[Records of scene-based questions]

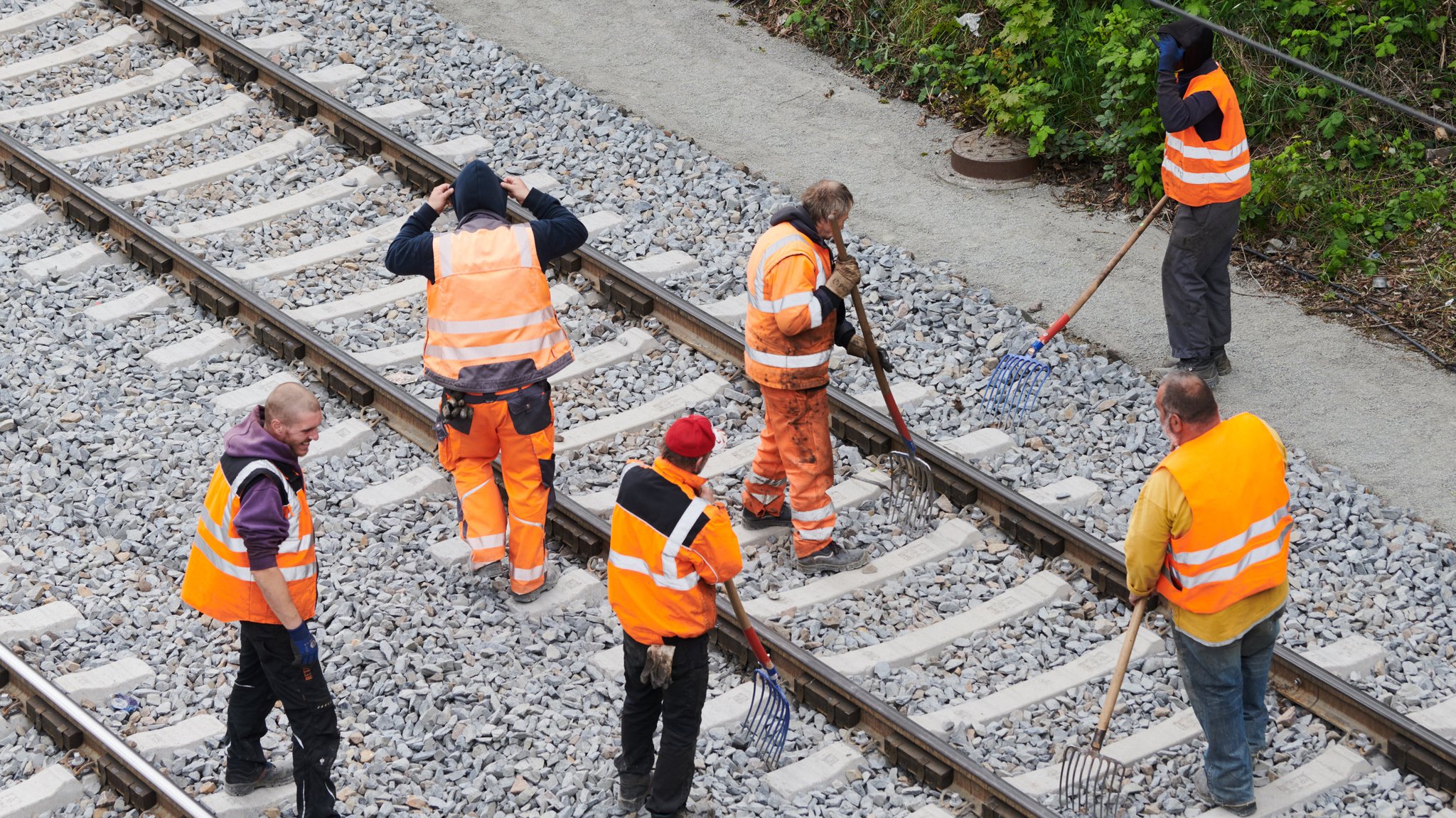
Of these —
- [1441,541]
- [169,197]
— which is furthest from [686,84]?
[1441,541]

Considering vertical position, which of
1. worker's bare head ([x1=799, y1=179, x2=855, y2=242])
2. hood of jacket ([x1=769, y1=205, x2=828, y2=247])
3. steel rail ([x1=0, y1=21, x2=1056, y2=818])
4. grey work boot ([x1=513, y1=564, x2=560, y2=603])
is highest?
worker's bare head ([x1=799, y1=179, x2=855, y2=242])

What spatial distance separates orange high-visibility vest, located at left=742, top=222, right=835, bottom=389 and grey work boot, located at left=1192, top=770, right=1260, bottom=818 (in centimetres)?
237

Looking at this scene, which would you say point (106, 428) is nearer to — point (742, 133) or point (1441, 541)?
point (742, 133)

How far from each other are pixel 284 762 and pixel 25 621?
56.3 inches

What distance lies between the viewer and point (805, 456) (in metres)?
8.00

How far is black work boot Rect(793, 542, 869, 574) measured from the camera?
804 cm

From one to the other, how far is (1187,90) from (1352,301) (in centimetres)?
215

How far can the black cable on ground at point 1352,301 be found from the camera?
32.3ft

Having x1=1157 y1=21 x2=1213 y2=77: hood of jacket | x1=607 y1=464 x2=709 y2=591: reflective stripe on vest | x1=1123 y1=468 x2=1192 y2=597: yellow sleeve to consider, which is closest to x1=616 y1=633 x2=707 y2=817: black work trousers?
x1=607 y1=464 x2=709 y2=591: reflective stripe on vest

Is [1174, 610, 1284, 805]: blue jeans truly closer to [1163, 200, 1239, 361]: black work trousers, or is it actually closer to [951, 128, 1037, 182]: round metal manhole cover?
[1163, 200, 1239, 361]: black work trousers

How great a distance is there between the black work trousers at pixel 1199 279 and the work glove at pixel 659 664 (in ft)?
14.2

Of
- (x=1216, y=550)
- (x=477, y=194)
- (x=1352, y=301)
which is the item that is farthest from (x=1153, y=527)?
(x=1352, y=301)

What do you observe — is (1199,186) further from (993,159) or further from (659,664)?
(659,664)

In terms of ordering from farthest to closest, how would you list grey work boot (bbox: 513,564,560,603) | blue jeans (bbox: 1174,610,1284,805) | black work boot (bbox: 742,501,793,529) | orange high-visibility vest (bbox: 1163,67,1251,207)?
1. orange high-visibility vest (bbox: 1163,67,1251,207)
2. black work boot (bbox: 742,501,793,529)
3. grey work boot (bbox: 513,564,560,603)
4. blue jeans (bbox: 1174,610,1284,805)
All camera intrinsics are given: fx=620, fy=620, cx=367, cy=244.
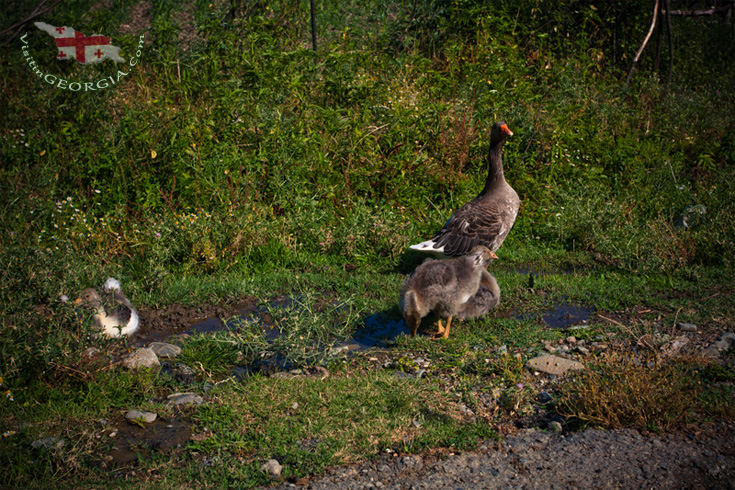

- _To do_
Turn all of the data above into a numbered list with one entry per line, skipping blank lines and leaving out the pictures.

- _Response to the exercise_
1. Of these —
2. - [1441,541]
3. - [169,197]
4. — which is furthest from [686,84]?
5. [1441,541]
6. Considering vertical position, which of
7. 1. worker's bare head ([x1=799, y1=179, x2=855, y2=242])
8. 2. hood of jacket ([x1=769, y1=205, x2=828, y2=247])
9. 3. steel rail ([x1=0, y1=21, x2=1056, y2=818])
10. 4. grey work boot ([x1=513, y1=564, x2=560, y2=603])
11. is highest?
12. worker's bare head ([x1=799, y1=179, x2=855, y2=242])
13. What spatial distance separates orange high-visibility vest, located at left=742, top=222, right=835, bottom=389 and grey work boot, located at left=1192, top=770, right=1260, bottom=818 (in centimetres)?
14. 237
15. Looking at this scene, which would you say point (106, 428) is nearer to — point (742, 133) or point (1441, 541)?
16. point (742, 133)
17. How far from each other are pixel 284 762 and pixel 25 621?
18. 56.3 inches
19. What distance lies between the viewer and point (805, 456) (in metres)?
20. 8.00
21. How far is black work boot Rect(793, 542, 869, 574) measured from the camera?
22. 804 cm
23. From one to the other, how far is (1187,90) from (1352,301) (in centimetres)?
24. 215
25. How far can the black cable on ground at point 1352,301 be found from the camera?
26. 32.3ft
27. Having x1=1157 y1=21 x2=1213 y2=77: hood of jacket | x1=607 y1=464 x2=709 y2=591: reflective stripe on vest | x1=1123 y1=468 x2=1192 y2=597: yellow sleeve to consider, which is closest to x1=616 y1=633 x2=707 y2=817: black work trousers?
28. x1=607 y1=464 x2=709 y2=591: reflective stripe on vest
29. Is [1174, 610, 1284, 805]: blue jeans truly closer to [1163, 200, 1239, 361]: black work trousers, or is it actually closer to [951, 128, 1037, 182]: round metal manhole cover?
30. [1163, 200, 1239, 361]: black work trousers
31. How great a distance is there between the black work trousers at pixel 1199 279 and the work glove at pixel 659 664 (in ft)?
32. 14.2
33. Of
34. - (x=1216, y=550)
35. - (x=477, y=194)
36. - (x=1352, y=301)
37. which is the item that is farthest from (x=1153, y=527)?
38. (x=1352, y=301)
39. What do you observe — is (1199,186) further from (993,159) or further from (659,664)?
40. (659,664)
41. In terms of ordering from farthest to closest, how would you list grey work boot (bbox: 513,564,560,603) | blue jeans (bbox: 1174,610,1284,805) | black work boot (bbox: 742,501,793,529) | orange high-visibility vest (bbox: 1163,67,1251,207)?
42. 1. orange high-visibility vest (bbox: 1163,67,1251,207)
43. 2. black work boot (bbox: 742,501,793,529)
44. 3. grey work boot (bbox: 513,564,560,603)
45. 4. blue jeans (bbox: 1174,610,1284,805)
46. All camera intrinsics are given: fx=620, fy=620, cx=367, cy=244.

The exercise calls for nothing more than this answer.